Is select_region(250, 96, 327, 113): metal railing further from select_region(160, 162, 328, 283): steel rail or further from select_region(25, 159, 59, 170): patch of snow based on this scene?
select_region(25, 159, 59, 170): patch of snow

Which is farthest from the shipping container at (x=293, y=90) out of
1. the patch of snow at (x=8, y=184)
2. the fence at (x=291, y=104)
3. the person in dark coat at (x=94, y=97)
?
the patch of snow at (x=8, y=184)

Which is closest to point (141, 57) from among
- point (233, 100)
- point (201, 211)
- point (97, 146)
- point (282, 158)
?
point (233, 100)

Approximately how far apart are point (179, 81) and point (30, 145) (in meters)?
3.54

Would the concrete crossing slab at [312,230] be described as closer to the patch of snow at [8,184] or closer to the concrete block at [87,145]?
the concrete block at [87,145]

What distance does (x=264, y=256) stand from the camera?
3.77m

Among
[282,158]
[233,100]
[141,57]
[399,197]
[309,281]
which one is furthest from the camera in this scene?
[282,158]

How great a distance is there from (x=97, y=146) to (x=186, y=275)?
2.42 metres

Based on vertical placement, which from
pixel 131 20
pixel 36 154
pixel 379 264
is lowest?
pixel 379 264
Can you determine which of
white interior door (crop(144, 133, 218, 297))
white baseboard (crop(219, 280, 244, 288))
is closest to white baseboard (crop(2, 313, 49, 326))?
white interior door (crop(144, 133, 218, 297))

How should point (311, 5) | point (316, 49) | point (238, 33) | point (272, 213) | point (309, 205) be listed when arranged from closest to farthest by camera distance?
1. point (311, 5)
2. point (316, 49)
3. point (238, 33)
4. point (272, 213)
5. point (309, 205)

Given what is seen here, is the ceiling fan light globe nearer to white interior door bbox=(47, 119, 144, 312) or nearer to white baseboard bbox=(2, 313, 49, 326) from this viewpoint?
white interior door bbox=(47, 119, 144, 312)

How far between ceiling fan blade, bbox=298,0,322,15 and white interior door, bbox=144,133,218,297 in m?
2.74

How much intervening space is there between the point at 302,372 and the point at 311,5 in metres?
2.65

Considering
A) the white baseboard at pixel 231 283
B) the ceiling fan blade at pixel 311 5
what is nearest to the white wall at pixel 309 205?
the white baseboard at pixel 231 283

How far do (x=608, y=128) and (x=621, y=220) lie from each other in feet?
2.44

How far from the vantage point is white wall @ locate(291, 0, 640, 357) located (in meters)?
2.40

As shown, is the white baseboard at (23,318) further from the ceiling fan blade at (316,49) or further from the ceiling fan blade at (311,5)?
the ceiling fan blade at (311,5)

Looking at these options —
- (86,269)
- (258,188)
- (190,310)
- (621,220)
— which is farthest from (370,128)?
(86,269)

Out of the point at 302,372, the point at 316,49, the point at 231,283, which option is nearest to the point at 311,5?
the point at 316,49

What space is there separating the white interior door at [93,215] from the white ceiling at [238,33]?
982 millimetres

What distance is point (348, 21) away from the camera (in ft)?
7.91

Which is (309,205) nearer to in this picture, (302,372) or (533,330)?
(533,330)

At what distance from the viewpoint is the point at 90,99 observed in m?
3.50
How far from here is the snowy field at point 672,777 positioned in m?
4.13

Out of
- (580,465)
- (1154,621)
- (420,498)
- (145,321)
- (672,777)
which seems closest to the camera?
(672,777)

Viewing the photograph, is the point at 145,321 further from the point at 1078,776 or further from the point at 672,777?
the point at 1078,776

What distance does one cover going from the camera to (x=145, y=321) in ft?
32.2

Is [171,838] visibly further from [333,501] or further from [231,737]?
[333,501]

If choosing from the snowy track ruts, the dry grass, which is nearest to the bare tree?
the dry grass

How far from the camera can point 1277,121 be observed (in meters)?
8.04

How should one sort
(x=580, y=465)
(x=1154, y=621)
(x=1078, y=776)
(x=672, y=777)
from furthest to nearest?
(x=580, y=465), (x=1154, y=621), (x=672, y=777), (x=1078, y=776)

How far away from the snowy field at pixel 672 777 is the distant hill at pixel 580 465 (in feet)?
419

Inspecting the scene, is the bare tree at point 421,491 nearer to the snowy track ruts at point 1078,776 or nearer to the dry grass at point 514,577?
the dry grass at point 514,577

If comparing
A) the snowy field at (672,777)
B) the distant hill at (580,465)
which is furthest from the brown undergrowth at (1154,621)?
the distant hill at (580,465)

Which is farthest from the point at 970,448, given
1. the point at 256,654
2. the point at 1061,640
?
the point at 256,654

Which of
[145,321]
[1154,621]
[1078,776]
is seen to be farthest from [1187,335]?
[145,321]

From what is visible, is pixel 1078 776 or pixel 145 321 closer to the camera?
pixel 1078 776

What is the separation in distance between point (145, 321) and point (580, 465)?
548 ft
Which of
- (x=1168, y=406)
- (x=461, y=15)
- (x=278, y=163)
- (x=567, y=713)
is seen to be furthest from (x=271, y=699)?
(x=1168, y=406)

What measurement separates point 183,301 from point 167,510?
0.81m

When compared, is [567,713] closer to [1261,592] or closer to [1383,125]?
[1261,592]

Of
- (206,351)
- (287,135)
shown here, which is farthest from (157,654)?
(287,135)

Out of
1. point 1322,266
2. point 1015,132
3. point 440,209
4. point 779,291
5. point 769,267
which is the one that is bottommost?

━━━━━━

Task statement
Reproduce the entire listing above line for line, without any alteration.

Written solution
Is select_region(250, 96, 327, 113): metal railing further from select_region(160, 162, 328, 283): steel rail or further from select_region(25, 159, 59, 170): patch of snow based on this scene?
select_region(25, 159, 59, 170): patch of snow

Which is farthest from the shipping container at (x=293, y=90) out of
1. the patch of snow at (x=8, y=184)
2. the fence at (x=291, y=104)
3. the person in dark coat at (x=94, y=97)
?
the patch of snow at (x=8, y=184)

Which is closest to point (141, 57) from among
- point (233, 100)
- point (201, 211)
- point (97, 146)
- point (282, 158)
?
point (233, 100)

Approximately how far apart are point (179, 81) and point (30, 145) (in meters)?
3.54

Would the concrete crossing slab at [312,230] be described as closer to the patch of snow at [8,184] or closer to the concrete block at [87,145]?
the concrete block at [87,145]

What distance does (x=264, y=256) stand from the camera?
3.77m

Among
[282,158]
[233,100]
[141,57]
[399,197]
[309,281]
which one is furthest from the camera in this scene?
[282,158]

How great a distance is there from (x=97, y=146) to (x=186, y=275)?
2.42 metres

Based on vertical placement, which from
pixel 131 20
pixel 36 154
pixel 379 264
is lowest?
pixel 379 264
Can you determine which of
white interior door (crop(144, 133, 218, 297))
white baseboard (crop(219, 280, 244, 288))
is closest to white baseboard (crop(2, 313, 49, 326))?
white interior door (crop(144, 133, 218, 297))

How should point (311, 5) | point (316, 49) | point (238, 33) | point (272, 213) | point (309, 205) be listed when arranged from closest to farthest by camera distance?
1. point (311, 5)
2. point (316, 49)
3. point (238, 33)
4. point (272, 213)
5. point (309, 205)

Given what is seen here, is the ceiling fan light globe nearer to white interior door bbox=(47, 119, 144, 312) or nearer to white baseboard bbox=(2, 313, 49, 326) from this viewpoint?
white interior door bbox=(47, 119, 144, 312)

How far between ceiling fan blade, bbox=298,0,322,15 and white interior door, bbox=144,133,218,297 in m?
2.74

How much intervening space is there between the point at 302,372 and the point at 311,5 in metres?
2.65

Considering
A) the white baseboard at pixel 231 283
B) the ceiling fan blade at pixel 311 5
what is nearest to the white wall at pixel 309 205?
the white baseboard at pixel 231 283

How far do (x=608, y=128) and (x=621, y=220) lie from each other in feet?
2.44

How far from the vantage point is white wall @ locate(291, 0, 640, 357) located (in meters)?
2.40

As shown, is the white baseboard at (23,318) further from the ceiling fan blade at (316,49) or further from the ceiling fan blade at (311,5)?
the ceiling fan blade at (311,5)

Looking at these options —
- (86,269)
- (258,188)
- (190,310)
- (621,220)
— which is farthest from (370,128)?
(86,269)

Out of the point at 302,372, the point at 316,49, the point at 231,283, which option is nearest to the point at 311,5?
the point at 316,49

What space is there separating the white interior door at [93,215] from the white ceiling at [238,33]?
982 millimetres

What distance is point (348, 21) away from the camera (in ft)?
7.91

Which is (309,205) nearer to in this picture, (302,372) or (533,330)?
(533,330)

At what distance from the viewpoint is the point at 90,99 observed in m?
3.50
How far from here is the snowy field at point 672,777 positioned in m?
4.13

Out of
- (580,465)
- (1154,621)
- (420,498)
- (145,321)
- (672,777)
which seems closest to the camera?
(672,777)

Viewing the photograph, is the point at 145,321 further from the point at 1078,776 or further from the point at 672,777?
the point at 1078,776

What distance does one cover going from the camera to (x=145, y=321) in ft?
32.2

Is [171,838] visibly further from [333,501] or further from [231,737]?
[333,501]

If choosing from the snowy track ruts, the dry grass, which is nearest to the bare tree?
the dry grass

How far from the camera can point 1277,121 be observed (in meters)?
8.04

How should one sort
(x=580, y=465)
(x=1154, y=621)
(x=1078, y=776)
(x=672, y=777)
from furthest to nearest?
(x=580, y=465), (x=1154, y=621), (x=672, y=777), (x=1078, y=776)

How far away from the snowy field at pixel 672 777 is the distant hill at pixel 580 465 (in feet)?
419

Inspecting the scene, is the bare tree at point 421,491 nearer to the snowy track ruts at point 1078,776 or nearer to the dry grass at point 514,577?
the dry grass at point 514,577

If comparing
A) the snowy field at (672,777)
B) the distant hill at (580,465)
which is furthest from the brown undergrowth at (1154,621)?
the distant hill at (580,465)

Which is farthest from the point at 970,448, given
1. the point at 256,654
2. the point at 1061,640
?
the point at 256,654

Which of
[145,321]
[1154,621]
[1078,776]
is seen to be farthest from [1187,335]?
[145,321]

From what is visible, is pixel 1078 776 or pixel 145 321 closer to the camera?
pixel 1078 776

What is the separation in distance between point (145, 321) and point (580, 465)?
548 ft
Which of
- (x=1168, y=406)
- (x=461, y=15)
- (x=278, y=163)
- (x=567, y=713)
is seen to be furthest from (x=271, y=699)?
(x=1168, y=406)

What measurement separates point 183,301 from point 167,510?
0.81m

When compared, is [567,713] closer to [1261,592] or closer to [1383,125]?
[1261,592]

Of
- (206,351)
- (287,135)
shown here, which is farthest from (157,654)?
(287,135)

Out of
1. point 1322,266
2. point 1015,132
3. point 440,209
4. point 779,291
5. point 769,267
which is the one that is bottommost?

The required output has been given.